Tree-Shaking: A Reference Guide
Before starting our journey to learn what tree-shaking is and how to set ourselves up for success with it, we need to understand what modules are in the JavaScript ecosystem.
Since its early days, JavaScript programs have grown in complexity and the number of tasks they perform. The need to compartmentalize such tasks into closed scopes of execution became apparent. These compartments of tasks, or values, are what we call modules. They’re main purpose is to prevent repetition and to leverage reusability. So, architectures were devised to allow such special kinds of scope, to expose their values and tasks, and to consume external values and tasks.
To dive deeper into what modules are and how they work, I recommend “ES Modules: A Cartoon Deep-Dive”. But to understand the nuances of tree-shaking and module consumption, the definition above should suffice.
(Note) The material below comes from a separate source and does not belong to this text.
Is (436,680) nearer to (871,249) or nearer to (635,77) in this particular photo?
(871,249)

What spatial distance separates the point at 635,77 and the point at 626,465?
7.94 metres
What Does Tree-Shaking Actually Mean?
Simply put, tree-shaking means removing unreachable code (also known as dead code) from a bundle. As Webpack version 3’s documentation states:
“You can imagine your application as a tree. The source code and libraries you actually use represent the green, living leaves of the tree. Dead code represents the brown, dead leaves of the tree that are consumed by autumn. In order to get rid of the dead leaves, you have to shake the tree, causing them to fall.”
The term was first popularized in the front-end community by the Rollup team. But authors of all dynamic languages have been struggling with the problem since much earlier. The idea of a tree-shaking algorithm can be traced back to at least the early 1990s.
In JavaScript land, tree-shaking has been possible since the ECMAScript module (ESM) specification in ES2015, previously known as ES6. Since then, tree-shaking has been enabled by default in most bundlers because they reduce output size without changing the program’s behaviour.
The main reason for this is that ESMs are static by nature. Let‘s dissect what that means.
ES Modules vs. CommonJS
CommonJS predates the ESM specification by a few years. It came about to address the lack of support for reusable modules in the JavaScript ecosystem. CommonJS has a require()
function that fetches an external module based on the path provided, and it adds it to the scope during runtime.
That require
is a function
like any other in a program makes it hard enough to evaluate its call outcome at compile-time. On top of that is the fact that adding require
calls anywhere in the code is possible — wrapped in another function call, within if/else statements, in switch statements, etc.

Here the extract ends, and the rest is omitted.